Spread the Word
One of the biggest ways you can help us is to tell your friends, family, neighbors and colleagues about our work.
You can post an update to your Facebook or Twitter account that says: “I just adopted Kim the tuberculosis detecting HeroRAT. Check out www.herorat.org to find out how Kim and her colleagues are saving lives.”
You can post a note to your Facebook page or write about HeroRATs in your blog, explaining why you have chosen to support our work. Hearing your personal reasons helps other people to understand our work as well.
You can share our work with your friends by emailing them this text to check out our work:
Subject: HeroRATs save lives and limbs
There are currently 76 countries and territories around the world that are affected by landmines and/or explosive remnants of war.

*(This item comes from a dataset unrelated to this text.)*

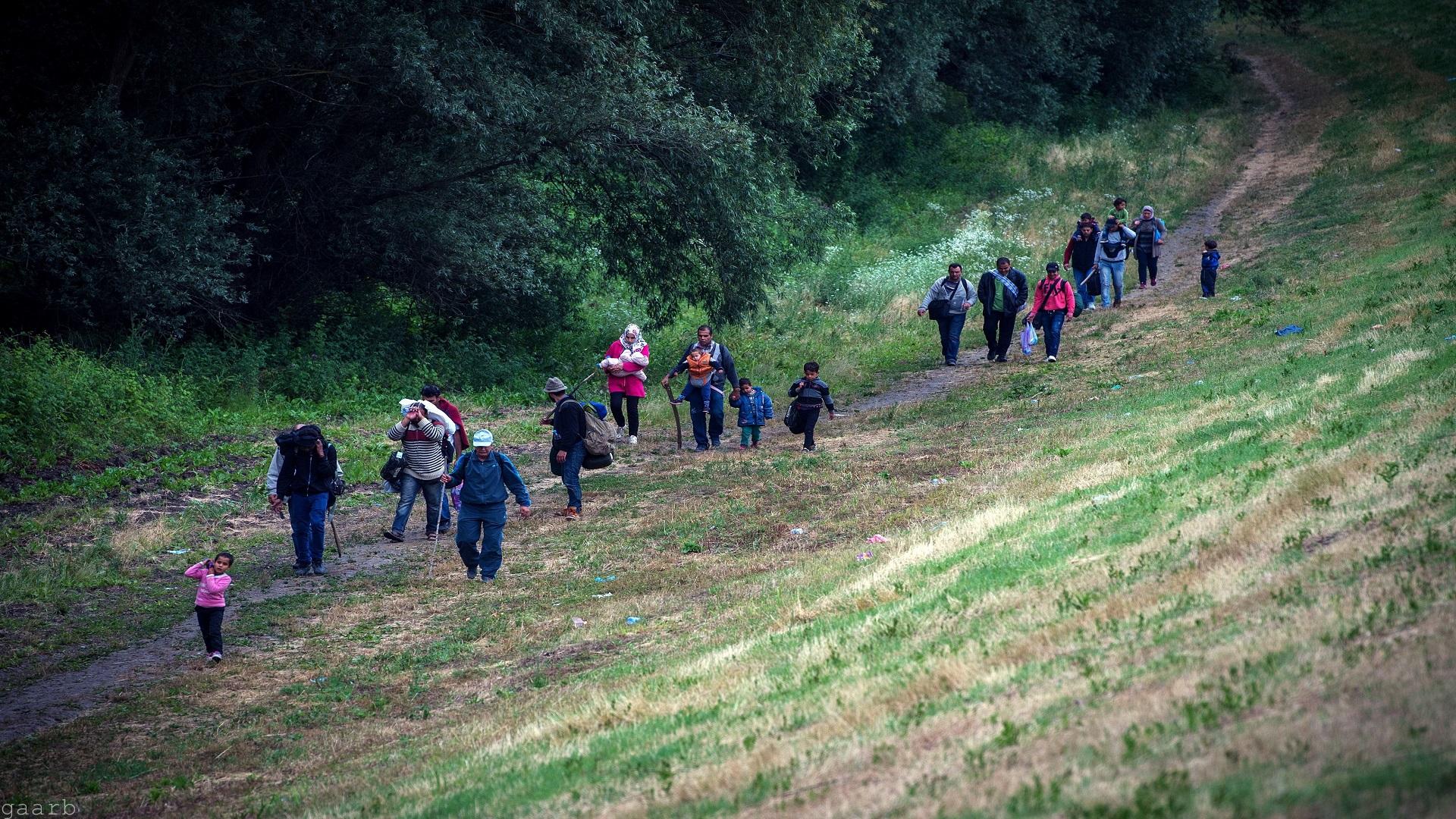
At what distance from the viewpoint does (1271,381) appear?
15.2 meters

In many countries, mines block people’s access to roads, schools, health care, water supplies, jobs, and opportunities to get ahead. Landmines injure and kill innocent people every day, and sadly many of them are children.
Tuberculosis (TB) is the leading killer of youth and adults in the world, and every second someone new contracts TB. These are daunting numbers, but a local, cheap, and efficient solution exists: HeroRATs!
One HeroRAT can clear 100 square meters of a landmine field in 20 minutes; that same area would take two days work for a manual deminer. In Mozambique, HeroRATs and their human colleagues have returned 1,312,027 square meters of land back to the community and over 44,547 people have benefited from our mine clearance activities.
A HeroRAT can screen 40 samples for tuberculosis in seven minutes, equal to what a skilled lab technician can do in a day. In 2009, the HeroRATs found 561 people with active TB missed in the hospitals. If left untreated, the average person with active TB can spread the disease to 10 – 15 people each year. This means that through their work, the HeroRATs prevented 7,590 people from contracting TB in 2009 alone!